Movies about War at Sea The Cruel Sea.

            All war is a vast enterprise.[1]  The two World Wars were fought all over the globe and affected almost all peoples, regardless of whether their own countries joined the fighting.  Representing in art such gigantic passages of history poses all sorts of challenges. 

            A common solution is to focus attention on a small group of people involved in some kind of significant action.  Audiences need characters who are interesting to them, people with whom they can identify or sympathize.  For example, the “Day of Days” episode of “Band of Brothers” is far more compelling than “The Longest Day.” 

            Movies about war at sea can meet this need: even the largest ship is still a single unit; crews are small groups of [until recently] men from varied backgrounds and with varied temperaments who must learn to work together to survive and triumph.  “The Cruel Sea” (dir. Charles Frend,1953) offers an excellent example. 

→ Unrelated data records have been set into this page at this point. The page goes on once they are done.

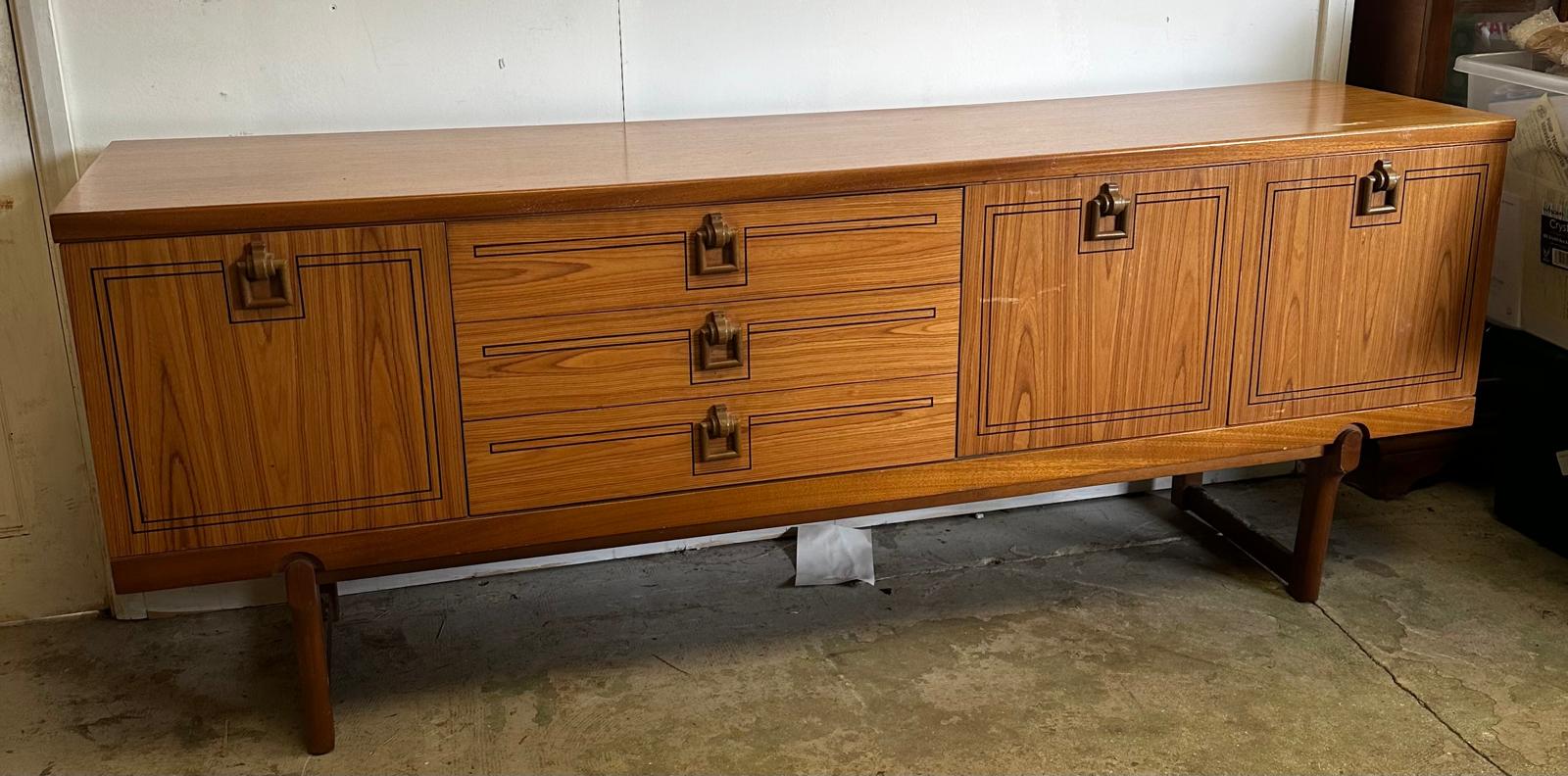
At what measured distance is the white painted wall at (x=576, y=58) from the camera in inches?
89.9

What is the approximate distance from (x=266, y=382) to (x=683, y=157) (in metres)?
0.71

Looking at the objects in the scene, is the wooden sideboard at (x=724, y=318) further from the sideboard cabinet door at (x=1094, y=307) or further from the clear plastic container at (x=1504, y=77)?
the clear plastic container at (x=1504, y=77)

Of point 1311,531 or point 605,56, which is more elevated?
point 605,56

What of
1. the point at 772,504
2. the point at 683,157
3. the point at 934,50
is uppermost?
the point at 934,50

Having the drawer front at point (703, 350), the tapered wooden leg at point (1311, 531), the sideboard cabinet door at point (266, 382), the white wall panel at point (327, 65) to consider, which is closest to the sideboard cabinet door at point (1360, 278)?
the tapered wooden leg at point (1311, 531)

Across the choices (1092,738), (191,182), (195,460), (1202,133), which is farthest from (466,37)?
(1092,738)

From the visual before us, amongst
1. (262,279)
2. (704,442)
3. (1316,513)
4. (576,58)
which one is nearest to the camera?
(262,279)

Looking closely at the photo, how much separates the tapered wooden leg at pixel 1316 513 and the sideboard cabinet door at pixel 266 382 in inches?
61.5

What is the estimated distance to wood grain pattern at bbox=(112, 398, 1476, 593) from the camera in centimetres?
203

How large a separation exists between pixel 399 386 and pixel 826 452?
0.66m

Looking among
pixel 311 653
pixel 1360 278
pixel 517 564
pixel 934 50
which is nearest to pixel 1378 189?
pixel 1360 278

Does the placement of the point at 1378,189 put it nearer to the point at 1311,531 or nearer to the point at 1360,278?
the point at 1360,278

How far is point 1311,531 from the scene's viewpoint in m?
2.59

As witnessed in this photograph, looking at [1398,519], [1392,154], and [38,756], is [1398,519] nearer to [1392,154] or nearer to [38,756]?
[1392,154]
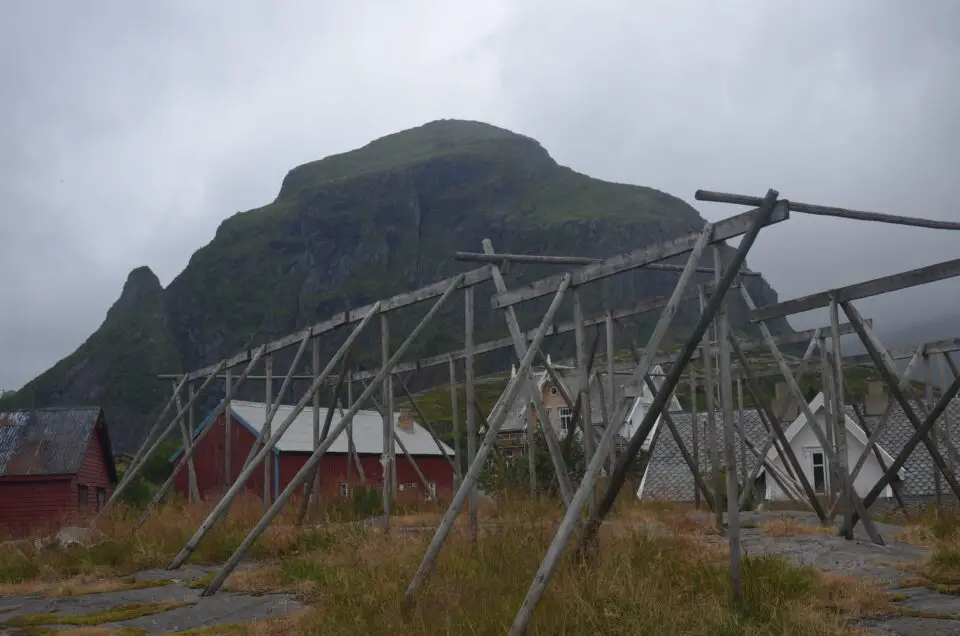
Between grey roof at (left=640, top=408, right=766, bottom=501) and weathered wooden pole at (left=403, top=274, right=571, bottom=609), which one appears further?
grey roof at (left=640, top=408, right=766, bottom=501)

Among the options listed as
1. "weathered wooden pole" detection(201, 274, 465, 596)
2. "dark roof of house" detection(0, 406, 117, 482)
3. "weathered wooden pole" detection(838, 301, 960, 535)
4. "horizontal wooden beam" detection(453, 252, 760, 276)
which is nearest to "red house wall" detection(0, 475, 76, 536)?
"dark roof of house" detection(0, 406, 117, 482)

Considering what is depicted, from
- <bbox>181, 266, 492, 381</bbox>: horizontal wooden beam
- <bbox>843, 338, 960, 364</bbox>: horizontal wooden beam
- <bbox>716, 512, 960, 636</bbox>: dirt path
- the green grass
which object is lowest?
the green grass

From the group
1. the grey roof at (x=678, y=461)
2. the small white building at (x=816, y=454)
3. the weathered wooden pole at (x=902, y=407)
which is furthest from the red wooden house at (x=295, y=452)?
the weathered wooden pole at (x=902, y=407)

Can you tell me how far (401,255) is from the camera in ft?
646

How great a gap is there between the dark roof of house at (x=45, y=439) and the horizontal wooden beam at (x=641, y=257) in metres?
25.3

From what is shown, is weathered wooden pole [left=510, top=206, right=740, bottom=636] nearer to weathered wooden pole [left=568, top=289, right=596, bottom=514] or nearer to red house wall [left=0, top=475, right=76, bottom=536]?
weathered wooden pole [left=568, top=289, right=596, bottom=514]

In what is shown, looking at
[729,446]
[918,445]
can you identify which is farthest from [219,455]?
[729,446]

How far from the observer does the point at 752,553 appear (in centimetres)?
1080

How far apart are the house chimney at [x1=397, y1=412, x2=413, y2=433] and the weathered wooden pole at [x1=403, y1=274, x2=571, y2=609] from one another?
32.1 m

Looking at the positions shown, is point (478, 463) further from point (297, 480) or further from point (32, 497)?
point (32, 497)

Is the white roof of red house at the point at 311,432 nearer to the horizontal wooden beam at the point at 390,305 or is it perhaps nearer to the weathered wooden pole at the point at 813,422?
the horizontal wooden beam at the point at 390,305

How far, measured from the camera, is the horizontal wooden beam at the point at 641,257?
8.08 m

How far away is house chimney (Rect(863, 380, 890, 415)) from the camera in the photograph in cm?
2756

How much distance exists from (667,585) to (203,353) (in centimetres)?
17541
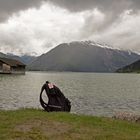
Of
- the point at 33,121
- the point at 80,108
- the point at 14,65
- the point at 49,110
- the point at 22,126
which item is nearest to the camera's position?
the point at 22,126

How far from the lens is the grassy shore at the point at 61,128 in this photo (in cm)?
1381

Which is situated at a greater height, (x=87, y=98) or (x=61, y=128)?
(x=61, y=128)

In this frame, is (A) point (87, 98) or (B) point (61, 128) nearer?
(B) point (61, 128)

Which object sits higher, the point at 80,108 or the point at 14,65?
the point at 14,65

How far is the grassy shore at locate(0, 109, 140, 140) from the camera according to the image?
1381cm

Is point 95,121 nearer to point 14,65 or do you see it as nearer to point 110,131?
point 110,131

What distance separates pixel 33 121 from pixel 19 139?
11.2 feet

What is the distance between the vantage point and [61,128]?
15.4 meters

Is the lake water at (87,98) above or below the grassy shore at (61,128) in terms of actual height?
below

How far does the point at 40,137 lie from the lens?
13648 millimetres

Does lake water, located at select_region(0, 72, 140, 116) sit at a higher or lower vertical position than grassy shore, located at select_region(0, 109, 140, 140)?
lower

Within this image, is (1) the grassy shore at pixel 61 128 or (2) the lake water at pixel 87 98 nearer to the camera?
(1) the grassy shore at pixel 61 128

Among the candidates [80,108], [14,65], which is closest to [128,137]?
[80,108]

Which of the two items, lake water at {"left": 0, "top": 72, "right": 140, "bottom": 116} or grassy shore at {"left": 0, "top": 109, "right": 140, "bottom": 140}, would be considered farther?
lake water at {"left": 0, "top": 72, "right": 140, "bottom": 116}
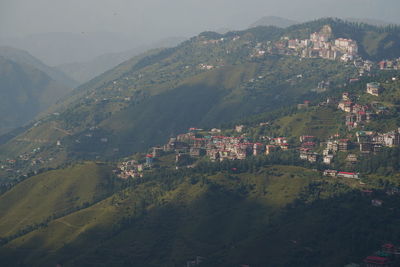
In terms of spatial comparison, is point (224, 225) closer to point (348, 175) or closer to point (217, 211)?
point (217, 211)

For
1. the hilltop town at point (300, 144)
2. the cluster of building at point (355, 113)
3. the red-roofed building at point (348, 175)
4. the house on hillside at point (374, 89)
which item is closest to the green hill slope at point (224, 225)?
the red-roofed building at point (348, 175)

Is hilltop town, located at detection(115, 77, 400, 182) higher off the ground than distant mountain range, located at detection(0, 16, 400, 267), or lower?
higher

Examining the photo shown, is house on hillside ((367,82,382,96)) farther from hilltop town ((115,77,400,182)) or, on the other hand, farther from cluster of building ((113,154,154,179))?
cluster of building ((113,154,154,179))

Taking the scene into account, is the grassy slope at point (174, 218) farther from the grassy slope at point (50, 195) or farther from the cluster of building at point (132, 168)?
the cluster of building at point (132, 168)

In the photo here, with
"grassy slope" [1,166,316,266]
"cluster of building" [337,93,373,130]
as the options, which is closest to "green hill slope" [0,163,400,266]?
"grassy slope" [1,166,316,266]

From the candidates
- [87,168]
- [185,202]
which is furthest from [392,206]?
[87,168]

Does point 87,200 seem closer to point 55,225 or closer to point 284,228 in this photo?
point 55,225

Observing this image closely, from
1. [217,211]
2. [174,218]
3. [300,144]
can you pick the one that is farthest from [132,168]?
[217,211]

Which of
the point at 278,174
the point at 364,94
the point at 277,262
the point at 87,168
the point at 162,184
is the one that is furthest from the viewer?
the point at 364,94
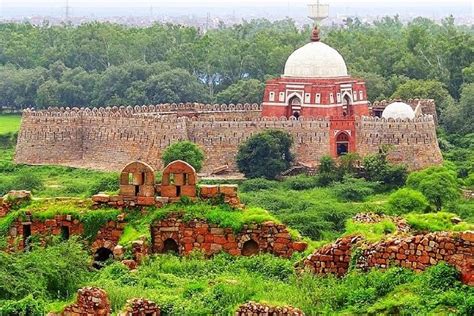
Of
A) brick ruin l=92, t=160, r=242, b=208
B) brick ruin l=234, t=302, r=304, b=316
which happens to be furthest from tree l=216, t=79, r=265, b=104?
brick ruin l=234, t=302, r=304, b=316

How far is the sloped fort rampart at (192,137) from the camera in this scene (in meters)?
49.4

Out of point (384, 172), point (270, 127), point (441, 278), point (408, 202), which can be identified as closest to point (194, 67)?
point (270, 127)

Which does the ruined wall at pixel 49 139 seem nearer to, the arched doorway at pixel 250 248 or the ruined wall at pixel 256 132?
the ruined wall at pixel 256 132

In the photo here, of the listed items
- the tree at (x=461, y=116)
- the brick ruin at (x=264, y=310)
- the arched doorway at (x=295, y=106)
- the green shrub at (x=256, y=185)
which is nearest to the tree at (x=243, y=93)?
the tree at (x=461, y=116)

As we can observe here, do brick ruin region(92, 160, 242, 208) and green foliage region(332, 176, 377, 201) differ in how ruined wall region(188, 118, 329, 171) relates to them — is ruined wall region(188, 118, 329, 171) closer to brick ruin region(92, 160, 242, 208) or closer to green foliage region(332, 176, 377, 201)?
green foliage region(332, 176, 377, 201)

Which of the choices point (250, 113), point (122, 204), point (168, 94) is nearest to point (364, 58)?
point (168, 94)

Nicholas Monsarrat (1910-1979) started out as a journalist with a love of sailing; served in the Royal Navy during the Second World War as an officer on some of the “little ships” (corvettes, frigates) that guarded convoys of merchant ships in the Atlantic; and then became a writer after the war.  His novel The Cruel Sea (1951) accurately summarized his own war experience.  It became a hit and was turned into a movie. 

Charles Frend (1909-1977) graduated from Oxford and went right into the movie business.  He spent ten years editing other directors’ movies before he got the chance to direct himself.[2]  Since this opportunity came with the outbreak of the Second World War, Frend’s early experience included a couple of propaganda-for-the-Good-Cause movies.  One of these was the sea story “San Demetrio London” (1943).[3]  After the war, he made the British-stiff-upper-lip classic “Scott of the Antarctic” (1948).  Put the two movies together and Frend became the natural choice to direct “The Cruel Sea.”  He was an ordinary director, not a great director, but sometimes ordinary people can still achieve extraordinary things.[4] 

Thucydides tells us that “war is a stern teacher; in depriving [people] of the power of easily satisfying their daily wants, it brings most people’s minds down to the level of their actual circumstances.”  So it is with the sailors in this story.  Much of the service–herding merchant ships back and forth across the Atlantic–is monotonous and unglamorous.  The men are away from home for months at a time, sometimes returning to find that loved ones have been lost to them through war, accident, or loneliness.  At sea there is constant strain.  The North Atlantic is vast and violent, and men must stand their watches in all weather and at all hours.  The U-boats—the “hump-backed death below”–are hidden and deadly, and one of the ships is lost with most of the hands when torpedoed.   Some men crumble under stress.  Lieutenant Lockhart—Monsarrat—emerges from the war stronger, self-disciplined, self-confident, and with a deep respect for the sailors and the Navy personified by his wartime commander, Captain Erickson.

You can—and should–watch the movie at  Bing Videos 


[1] See: cliche definition – Search (bing.com) 

[2] The learning-by-doing approach to becoming a director preceded the film school approach without worse movies getting made.  Just saying. 

[3] San Demetrio London – Wikipedia  It’s sort of the reverse of the backstory to Conrad’s Lord Jim. 

[4] Which is what both “The Cruel Sea” and Britain’s story in the Second World War are all about.